To suggest that drag is inappropriate for children is like saying kids shouldn’t meet Snow White or Tigger at Disneyland. The truth is, kids have always been exposed to forms of costumed entertainment and drag – and no one bats an eye unless gay people are in the costumes. 

From “Mrs. Doubtfire” to “White Chicks,” male-identifying characters in drag have long been accepted in comedy. We’re entertained by drag even in kids’ shows – how many times have you seen Bugs Bunny or SpongeBob wear a dress? 

There’s no doubt that some drag performances can be raunchy, but those aimed at kids are events like Drag Story Hour, not nightclub parties. Drag Story Hour and similar events are the opposite of inappropriate. Rather, these events teach kids that they can be whoever they want and dress however they want– all while enjoying books. 

Even Gov. Lee appears to have enjoyed drag. 

The Tennessee governor was allegedly shown in an image posing in a dress and a womens’ wig in his 1977 high school yearbook. Gov. Lee is not the first– alleged images of male Republican lawmakers in drag have popped up on the internet, from New York Rep. George Santos to Texas State Rep. Nate Schatzline. The three lawmakers brushed off allegations, saying that they were just having fun or taking part in high school traditions– but isn’t harmless fun the point of drag?

Drag is meant for entertainment. It’s an art form meant to make people happy. Kids can learn essential lessons about acceptance from drag. 

For lawmakers to attempt to ban public drag performances or pass other laws targeting the LGBTQ community while they appear to have dressed in drag themselves and clearly viewed the practice as harmless is the very definition of hypocrisy. 

The images reveal that drag is nothing but a political football for these lawmakers. Rather than protect children from real issues, they blame everything on the drag queens. 

Meanwhile, the National Institute of Health reported that firearms had surpassed car accidents as the leading cause of death for children and adolescents in 2020. Over 4,700 people aged 1-19 died from gun violence in 2021 alone, more than any other cause, according to Everytown for Gun Safety

Yet, we don’t see the lawmakers who attack LGBTQ people in the name of protecting young people supporting assault weapon bans or universal background checks in gun purchases to shield children from actual threats. 

Kids don’t need protection from drag queens.

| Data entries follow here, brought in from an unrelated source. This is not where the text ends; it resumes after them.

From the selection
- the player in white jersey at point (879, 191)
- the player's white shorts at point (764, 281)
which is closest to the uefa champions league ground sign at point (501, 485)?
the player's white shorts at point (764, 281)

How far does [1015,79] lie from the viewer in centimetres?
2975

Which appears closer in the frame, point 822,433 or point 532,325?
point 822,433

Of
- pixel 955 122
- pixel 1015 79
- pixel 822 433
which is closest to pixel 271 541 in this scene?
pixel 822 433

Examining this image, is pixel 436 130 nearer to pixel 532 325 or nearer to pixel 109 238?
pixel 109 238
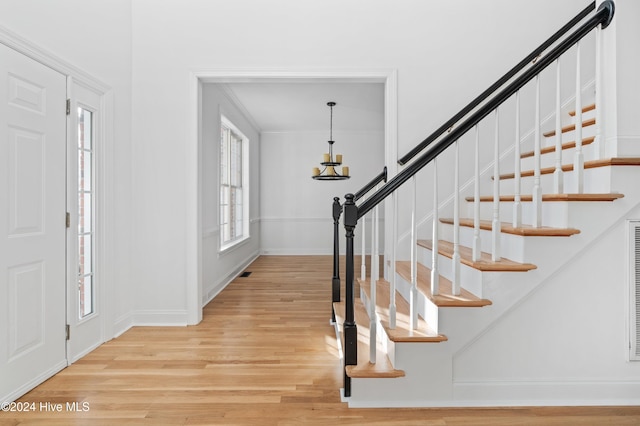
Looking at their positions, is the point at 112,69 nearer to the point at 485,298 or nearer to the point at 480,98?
the point at 480,98

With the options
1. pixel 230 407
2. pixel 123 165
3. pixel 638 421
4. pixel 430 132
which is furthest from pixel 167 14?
pixel 638 421

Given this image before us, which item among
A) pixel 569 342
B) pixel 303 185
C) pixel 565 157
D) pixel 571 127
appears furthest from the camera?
pixel 303 185

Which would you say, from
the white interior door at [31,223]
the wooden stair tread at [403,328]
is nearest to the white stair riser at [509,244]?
the wooden stair tread at [403,328]

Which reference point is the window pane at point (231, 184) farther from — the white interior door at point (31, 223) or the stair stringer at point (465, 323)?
the stair stringer at point (465, 323)

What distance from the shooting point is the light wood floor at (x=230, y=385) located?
2.03 m

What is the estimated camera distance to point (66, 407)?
2.14 m

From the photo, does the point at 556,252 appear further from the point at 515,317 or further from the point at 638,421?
the point at 638,421

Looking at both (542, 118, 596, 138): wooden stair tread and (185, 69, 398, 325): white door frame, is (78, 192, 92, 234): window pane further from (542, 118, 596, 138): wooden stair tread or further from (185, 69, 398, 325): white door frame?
(542, 118, 596, 138): wooden stair tread

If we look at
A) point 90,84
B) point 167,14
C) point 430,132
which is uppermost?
point 167,14

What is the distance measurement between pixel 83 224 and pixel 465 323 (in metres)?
2.74

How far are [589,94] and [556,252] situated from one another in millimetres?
2080

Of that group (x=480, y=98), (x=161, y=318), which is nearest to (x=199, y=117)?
(x=161, y=318)

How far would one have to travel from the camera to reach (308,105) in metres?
6.54

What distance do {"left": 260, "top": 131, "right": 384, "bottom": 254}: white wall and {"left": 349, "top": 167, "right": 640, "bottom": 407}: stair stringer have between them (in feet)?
21.3
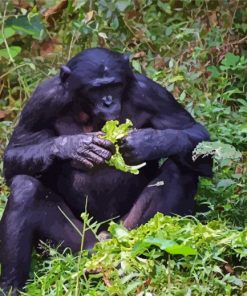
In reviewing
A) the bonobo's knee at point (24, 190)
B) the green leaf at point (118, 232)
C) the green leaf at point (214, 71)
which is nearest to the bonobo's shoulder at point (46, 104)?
the bonobo's knee at point (24, 190)

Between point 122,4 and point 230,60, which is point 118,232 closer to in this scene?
point 230,60

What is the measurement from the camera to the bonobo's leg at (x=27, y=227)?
5555mm

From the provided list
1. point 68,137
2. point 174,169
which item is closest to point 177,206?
point 174,169

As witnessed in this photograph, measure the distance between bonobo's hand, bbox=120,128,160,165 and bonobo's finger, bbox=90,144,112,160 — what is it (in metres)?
0.13

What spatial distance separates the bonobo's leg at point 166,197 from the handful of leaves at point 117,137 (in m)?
0.24

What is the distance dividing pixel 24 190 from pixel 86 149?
1.27ft

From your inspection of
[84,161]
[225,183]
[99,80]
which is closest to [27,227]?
[84,161]

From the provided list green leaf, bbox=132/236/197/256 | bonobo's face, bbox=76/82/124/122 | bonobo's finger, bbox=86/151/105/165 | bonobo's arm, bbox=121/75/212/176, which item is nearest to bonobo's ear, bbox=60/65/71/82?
bonobo's face, bbox=76/82/124/122

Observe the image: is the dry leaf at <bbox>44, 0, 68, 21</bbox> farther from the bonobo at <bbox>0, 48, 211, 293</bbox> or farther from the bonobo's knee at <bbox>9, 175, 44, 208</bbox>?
the bonobo's knee at <bbox>9, 175, 44, 208</bbox>

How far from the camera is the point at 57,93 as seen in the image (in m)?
5.91

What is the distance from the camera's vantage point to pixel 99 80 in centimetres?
573

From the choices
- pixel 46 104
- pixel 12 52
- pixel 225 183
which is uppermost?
pixel 46 104

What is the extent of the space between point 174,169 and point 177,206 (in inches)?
8.0

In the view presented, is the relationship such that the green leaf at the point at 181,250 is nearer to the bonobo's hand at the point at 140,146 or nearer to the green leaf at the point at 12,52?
the bonobo's hand at the point at 140,146
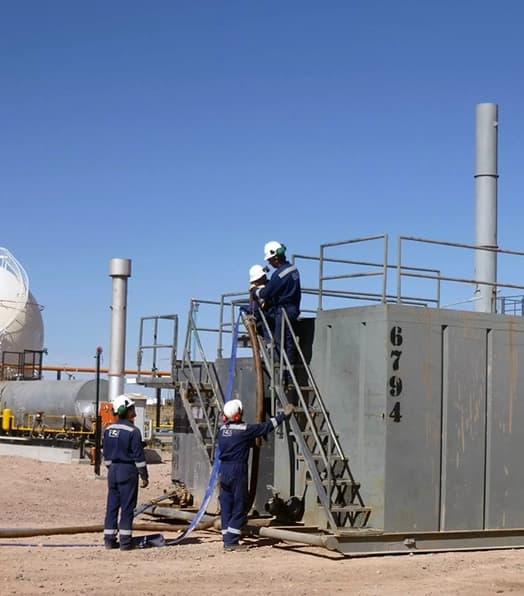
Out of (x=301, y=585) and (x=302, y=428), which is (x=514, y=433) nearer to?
(x=302, y=428)

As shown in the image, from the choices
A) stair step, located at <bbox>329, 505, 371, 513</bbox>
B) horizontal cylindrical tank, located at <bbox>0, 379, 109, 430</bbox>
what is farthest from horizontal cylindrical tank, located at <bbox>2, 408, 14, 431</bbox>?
stair step, located at <bbox>329, 505, 371, 513</bbox>

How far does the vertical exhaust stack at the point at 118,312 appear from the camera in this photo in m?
35.2

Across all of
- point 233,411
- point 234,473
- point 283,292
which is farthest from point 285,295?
point 234,473

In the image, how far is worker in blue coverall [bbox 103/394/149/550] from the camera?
1376 cm

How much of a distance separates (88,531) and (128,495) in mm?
2034

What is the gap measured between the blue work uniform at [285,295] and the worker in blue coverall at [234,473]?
4.71ft

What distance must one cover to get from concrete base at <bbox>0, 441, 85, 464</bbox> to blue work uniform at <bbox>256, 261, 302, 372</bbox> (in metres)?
16.6

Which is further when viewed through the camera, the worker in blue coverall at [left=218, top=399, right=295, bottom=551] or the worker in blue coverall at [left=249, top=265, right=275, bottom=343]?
the worker in blue coverall at [left=249, top=265, right=275, bottom=343]

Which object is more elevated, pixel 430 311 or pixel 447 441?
pixel 430 311

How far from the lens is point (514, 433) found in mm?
15414

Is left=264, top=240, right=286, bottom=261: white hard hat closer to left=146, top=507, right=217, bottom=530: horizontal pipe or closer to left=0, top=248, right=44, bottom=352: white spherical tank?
left=146, top=507, right=217, bottom=530: horizontal pipe

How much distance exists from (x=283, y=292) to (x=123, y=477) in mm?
3412

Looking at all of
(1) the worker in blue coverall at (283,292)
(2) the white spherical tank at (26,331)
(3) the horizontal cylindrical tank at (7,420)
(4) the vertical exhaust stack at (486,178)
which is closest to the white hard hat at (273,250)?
(1) the worker in blue coverall at (283,292)

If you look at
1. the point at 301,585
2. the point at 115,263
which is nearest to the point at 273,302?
the point at 301,585
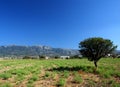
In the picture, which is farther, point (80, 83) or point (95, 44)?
point (95, 44)

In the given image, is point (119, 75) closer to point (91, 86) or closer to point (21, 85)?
point (91, 86)

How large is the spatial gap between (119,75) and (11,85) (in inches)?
385

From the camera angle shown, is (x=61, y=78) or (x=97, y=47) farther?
(x=97, y=47)

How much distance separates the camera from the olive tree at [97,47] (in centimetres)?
2686

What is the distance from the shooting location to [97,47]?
88.5 feet

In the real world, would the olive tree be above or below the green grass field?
above

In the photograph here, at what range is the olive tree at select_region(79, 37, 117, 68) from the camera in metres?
26.9

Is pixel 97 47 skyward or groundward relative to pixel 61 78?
skyward

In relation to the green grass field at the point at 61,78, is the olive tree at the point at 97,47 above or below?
above

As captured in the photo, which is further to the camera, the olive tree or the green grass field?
the olive tree

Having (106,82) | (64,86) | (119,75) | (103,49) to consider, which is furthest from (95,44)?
(64,86)

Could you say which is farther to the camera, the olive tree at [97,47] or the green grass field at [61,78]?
the olive tree at [97,47]

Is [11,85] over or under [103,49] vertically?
under

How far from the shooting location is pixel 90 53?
2758 cm
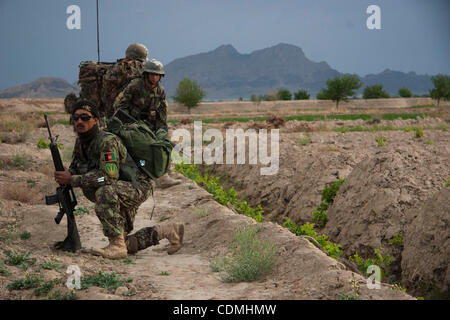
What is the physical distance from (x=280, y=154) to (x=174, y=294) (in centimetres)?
837

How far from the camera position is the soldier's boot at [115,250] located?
5090mm

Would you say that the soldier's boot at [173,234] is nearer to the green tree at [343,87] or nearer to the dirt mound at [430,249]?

They need protection from transphobic and homophobic lawmakers. 

Drag culture is built from joy, love and acceptance. Kids everywhere have a right to experience the joy of drag. Moreover, kids have a right to be themselves and explore their gender identity.

Even if you live in a state where LGBTQ rights are not under attack, hate towards the community is undoubtedly on the rise, emboldened by anti-LGBTQ legislation. This is visible in the staggering amount of anti-drag protests headed primarily by white supremacy and anti-LGBTQ groups at events like Drag Story Hour. Advocacy group GLAAD reported that there were anti-drag attacks reported in 47 of 50 states in 2022 alone. 

We cannot be ignorant of the hate that anti-LGBTQ legislators are inspiring in the U.S. It is important, now more than ever, for us to support those whose rights are being challenged all over the country, especially those who are too young to use their voice at the voting booth. 

My community is begging lawmakers like Gov. Lee to think of the kids and think of the ways that anti-LGBTQ legislation will impact their lives. They owe them that much.